As a matter of fact, it would make an excellent cupcake or cookie filling as well.

Chai concentrating.

Pinterest has taken over everyone’s life lately. It seems as if everyone is either making something they found on Pinterest or talking about something they found on Pinterest. And I’m no different. My Pinterest page is filled with amazing things; some of which I’ve made, some of which I’ll never make, and most of which I just gush about. I even wrote about it at twice…

This chai concentrate from Tasty Yummies is one of the ones I’ve actually both pinned and made.

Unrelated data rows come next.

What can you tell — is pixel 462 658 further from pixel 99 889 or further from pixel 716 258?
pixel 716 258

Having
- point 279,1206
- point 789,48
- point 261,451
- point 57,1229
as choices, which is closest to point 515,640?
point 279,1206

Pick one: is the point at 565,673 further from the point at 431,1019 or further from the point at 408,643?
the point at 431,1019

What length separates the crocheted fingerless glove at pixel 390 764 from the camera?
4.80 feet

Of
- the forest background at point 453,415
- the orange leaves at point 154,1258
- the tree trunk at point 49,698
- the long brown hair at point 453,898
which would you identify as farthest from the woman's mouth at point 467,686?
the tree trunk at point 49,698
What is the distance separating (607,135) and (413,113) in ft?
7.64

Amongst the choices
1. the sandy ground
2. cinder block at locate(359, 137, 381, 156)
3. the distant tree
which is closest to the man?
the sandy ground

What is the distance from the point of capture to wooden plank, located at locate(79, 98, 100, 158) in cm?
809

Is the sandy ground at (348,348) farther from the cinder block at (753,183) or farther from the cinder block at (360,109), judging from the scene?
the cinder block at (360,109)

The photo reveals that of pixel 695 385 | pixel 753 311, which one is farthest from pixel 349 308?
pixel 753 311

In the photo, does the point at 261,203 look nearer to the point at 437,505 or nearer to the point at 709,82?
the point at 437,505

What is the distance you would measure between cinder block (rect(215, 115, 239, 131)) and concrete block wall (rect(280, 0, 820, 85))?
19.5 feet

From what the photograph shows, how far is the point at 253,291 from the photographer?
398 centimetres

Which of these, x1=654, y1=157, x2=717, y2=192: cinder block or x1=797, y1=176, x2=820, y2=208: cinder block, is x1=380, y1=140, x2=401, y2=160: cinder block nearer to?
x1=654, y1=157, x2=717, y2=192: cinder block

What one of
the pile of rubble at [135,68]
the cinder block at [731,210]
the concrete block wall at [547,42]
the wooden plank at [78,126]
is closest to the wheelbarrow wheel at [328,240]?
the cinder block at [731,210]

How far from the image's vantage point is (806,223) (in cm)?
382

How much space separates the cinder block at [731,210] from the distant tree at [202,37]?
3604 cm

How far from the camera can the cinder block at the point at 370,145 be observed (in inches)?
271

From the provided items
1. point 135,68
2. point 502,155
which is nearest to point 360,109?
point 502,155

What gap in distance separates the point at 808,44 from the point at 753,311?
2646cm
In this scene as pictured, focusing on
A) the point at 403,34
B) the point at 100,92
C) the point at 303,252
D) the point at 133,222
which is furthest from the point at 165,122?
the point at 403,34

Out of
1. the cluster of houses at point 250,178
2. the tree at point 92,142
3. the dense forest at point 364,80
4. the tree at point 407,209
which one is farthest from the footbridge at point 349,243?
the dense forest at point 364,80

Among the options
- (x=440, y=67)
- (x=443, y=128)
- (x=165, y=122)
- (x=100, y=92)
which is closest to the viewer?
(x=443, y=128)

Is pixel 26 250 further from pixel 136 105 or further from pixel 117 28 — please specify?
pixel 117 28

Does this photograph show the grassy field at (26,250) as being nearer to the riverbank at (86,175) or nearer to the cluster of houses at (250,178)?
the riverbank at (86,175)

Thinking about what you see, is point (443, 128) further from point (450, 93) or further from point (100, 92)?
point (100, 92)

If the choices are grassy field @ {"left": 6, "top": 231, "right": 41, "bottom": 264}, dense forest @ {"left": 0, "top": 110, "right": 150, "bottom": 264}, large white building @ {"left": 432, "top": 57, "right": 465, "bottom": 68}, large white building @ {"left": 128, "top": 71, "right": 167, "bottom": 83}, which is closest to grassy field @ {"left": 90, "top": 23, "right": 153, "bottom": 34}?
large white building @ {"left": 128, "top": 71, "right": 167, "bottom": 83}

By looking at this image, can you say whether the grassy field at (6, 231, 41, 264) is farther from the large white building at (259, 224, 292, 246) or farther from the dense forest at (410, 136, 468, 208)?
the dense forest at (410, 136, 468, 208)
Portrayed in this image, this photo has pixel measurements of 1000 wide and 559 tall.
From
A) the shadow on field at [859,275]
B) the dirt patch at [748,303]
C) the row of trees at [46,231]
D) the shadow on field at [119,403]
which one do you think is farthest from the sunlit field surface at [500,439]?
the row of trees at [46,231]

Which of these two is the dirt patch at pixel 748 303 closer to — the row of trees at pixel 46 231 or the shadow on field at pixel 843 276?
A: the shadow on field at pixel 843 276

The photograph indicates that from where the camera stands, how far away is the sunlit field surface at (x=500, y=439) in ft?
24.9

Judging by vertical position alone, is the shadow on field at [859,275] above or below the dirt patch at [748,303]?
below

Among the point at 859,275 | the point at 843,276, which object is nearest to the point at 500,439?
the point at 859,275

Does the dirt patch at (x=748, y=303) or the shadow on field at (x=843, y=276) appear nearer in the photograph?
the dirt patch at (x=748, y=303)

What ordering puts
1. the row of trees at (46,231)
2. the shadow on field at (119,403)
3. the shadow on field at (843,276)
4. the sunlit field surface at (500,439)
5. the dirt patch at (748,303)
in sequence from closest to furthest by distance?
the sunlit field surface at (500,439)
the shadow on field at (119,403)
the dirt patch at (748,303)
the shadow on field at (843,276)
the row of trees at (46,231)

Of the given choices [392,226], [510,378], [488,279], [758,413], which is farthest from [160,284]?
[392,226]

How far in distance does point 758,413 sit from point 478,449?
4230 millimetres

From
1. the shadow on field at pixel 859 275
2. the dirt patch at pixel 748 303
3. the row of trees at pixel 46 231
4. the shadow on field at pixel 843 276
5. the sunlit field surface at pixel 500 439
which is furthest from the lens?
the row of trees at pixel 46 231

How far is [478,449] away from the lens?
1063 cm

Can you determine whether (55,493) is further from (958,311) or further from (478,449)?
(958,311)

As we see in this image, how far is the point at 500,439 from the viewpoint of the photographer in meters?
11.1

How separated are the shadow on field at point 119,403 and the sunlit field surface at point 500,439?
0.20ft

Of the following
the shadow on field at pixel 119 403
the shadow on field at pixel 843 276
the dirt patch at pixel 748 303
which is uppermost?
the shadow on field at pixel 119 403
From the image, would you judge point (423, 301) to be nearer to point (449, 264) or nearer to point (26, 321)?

November is doing it’s best to get fully settled in. It’s been very, very cold, and as a matter of fact in addition to hurricane Sandy hammering us last week, tomorrow we’re getting a Nor’easter! Gusty winds, heavy rains and even snow in some places. So it’s time for warm drinks & spicy flavors. Hot cider, hot chocolate, hot tea. One chilly Sunday I was browsing Pinterest, looking at things I had been pinning for something interesting to create, and I noticed this chai concentrate that I had pinned way back in August. As soon as I saw the stunning photo of it in a Mason jar (how could I turn away!?) I pinned it. I’m not a massive chai person, but I do enjoy it every now & then. And it’s worth it to me to try a homemade version because I really never buy it when I’m out. I usually prefer a coffee. So when I do have chai, it’s at home. And I love some pre-made brands, and some tea companies versions of it. But sometimes it’s just not the same.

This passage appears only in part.